Through various media outlets today, we are bombarded by offers to sell us gold. In his recent 2011 shareholder letter, Warren Buffett explained in great detail his thoughts on investing, the definition of risk and the role of various types of investments in a portfolio. We thought his comments on unproductive assets, like gold, were very insightful, so we would like to share his thoughts with our readers. Buffet focuses on the Tulip mania during the 17th century and the last two major US financial bubbles to take a serious jab at the precious metal.
In Buffett’s words:
“The second major category of investments involves assets that will never produce anything, but that are purchased in the buyer’s hope that someone else – who also knows that the assets will be forever unproductive – will pay more for them in the future. Tulips, of all things, briefly became a favorite of such buyers in the 17th century. This type of investment requires an expanding pool of buyers, who, in turn, are enticed because they believe the buying pool will expand still further. Owners are not inspired by what the asset itself can produce – it will remain lifeless forever – but rather by the belief that others will desire it even more avidly in the future.”
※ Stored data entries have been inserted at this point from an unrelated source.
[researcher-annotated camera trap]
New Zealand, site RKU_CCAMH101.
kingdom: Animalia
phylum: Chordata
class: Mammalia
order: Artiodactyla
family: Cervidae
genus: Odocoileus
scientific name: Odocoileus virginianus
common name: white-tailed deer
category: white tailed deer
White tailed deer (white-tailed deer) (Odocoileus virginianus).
“What motivates most gold purchasers is their belief that the ranks of the fearful will grow. During the past decade that belief has proved correct. Beyond that, the rising price has on its own generated additional buying enthusiasm, attracting purchasers who see the rise as validating an investment thesis. As “bandwagon” investors join any party, they create their own truth – for a while. Over the past 15 years, both Internet stocks and houses have demonstrated the extraordinary excesses that can be created by combining an initially sensible thesis with well-publicized rising prices. In these bubbles, an army of originally skeptical investors succumbed to the “proof” delivered by the market, and the pool of buyers – for a time – expanded sufficiently to keep the bandwagon rolling. But bubbles blown large enough inevitably pop. And then the old proverb is confirmed once again: ‘What the wise man does in the beginning, the fool does in the end’.”